Dieter was a solider-or had been one-and a very large part of his thoughts were with these guys. They had balls, no doubt about it, and he had a real admiration for them. The only problem was they were Americans.
He had been taught to hate them, and yet sometimes when he tried to really examine his true feelings, he couldn't say why his hatred had become so intense, especially in the past couple of years working with Pam Schlueter. But she was a convincing woman, with connections to big money and a track record to prove her worth among men. He thought that she was probably nuts; they all did. But all of them thought they understood why her hatred ran so deep, and none of them could find any fault with her. Anyway it was because of her that they were in the business of killing-a business that all of them loved.
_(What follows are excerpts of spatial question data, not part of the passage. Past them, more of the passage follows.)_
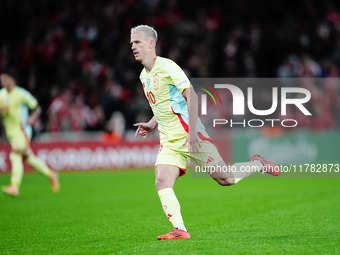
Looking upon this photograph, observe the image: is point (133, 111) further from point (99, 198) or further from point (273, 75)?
point (99, 198)

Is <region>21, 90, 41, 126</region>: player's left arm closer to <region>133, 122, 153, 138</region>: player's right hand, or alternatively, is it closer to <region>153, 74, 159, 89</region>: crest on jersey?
<region>133, 122, 153, 138</region>: player's right hand

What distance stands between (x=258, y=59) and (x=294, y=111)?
4764 mm

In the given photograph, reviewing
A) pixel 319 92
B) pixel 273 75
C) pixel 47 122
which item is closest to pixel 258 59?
pixel 273 75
At the bottom of the ramp he walked past models of a pair of World War II UDT operators in bathing trunks, fins, and round masks. Their equipment had been crude at best, but they'd gotten the job done.
Inside he went straight back to the reception area behind a glass case displaying books and patches and other souvenirs that were for sale. A stack of the book No Easy Day, written by one of the SEAL Team Six assaulters who'd taken out Usama bin Laden, was laid out on the counter next to the cash register. An old man seated behind the counter looked up from a newspaper he was reading and smiled pleasantly. He was dressed in khakis and a blue polo shirt with U.S. NAVY embroidered over the pocket.
"Did you sign in? The book is by the door."
"I'll catch it on the way out," Dieter said.
"You're German."
"Yeah. No longer the bad guys."
The old man's name tag read PAVCOVICH. "Ain't it the truth."
Dieter figured the man was in his mideighties, maybe older, and had probably fought in the war. "You alone here today?"
"Charlie's out back. Doing some painting this morning. We've got a VIP coming in today. One of the SEAL Team Six guys who blew bin Laden away."
"I heard."
It took a moment for the old man to understand something wasn't right-the visit was supposed to be a secret. He started to open his mouth.
Dieter pulled out his pistol. "Let's go back to the office."
"You fucking kraut."
"Now," Dieter said, the pistol pointed directly at the old man's face.
"Screw you."
"If I have to kill you I will. But all I want is to duct-tape you to your chair and tape your mouth shut."
"And then what?"
"Then I'm going to have a talk with your VIP."
The old man got up from his stool and shuffled from behind the counter and down a corridor that led to the displays, to a small office. The door was open.
"Have a seat," Dieter told the man.
"You don't have any duct tape."
"Nein," Dieter said, and he fired one shot into the back of the man's head.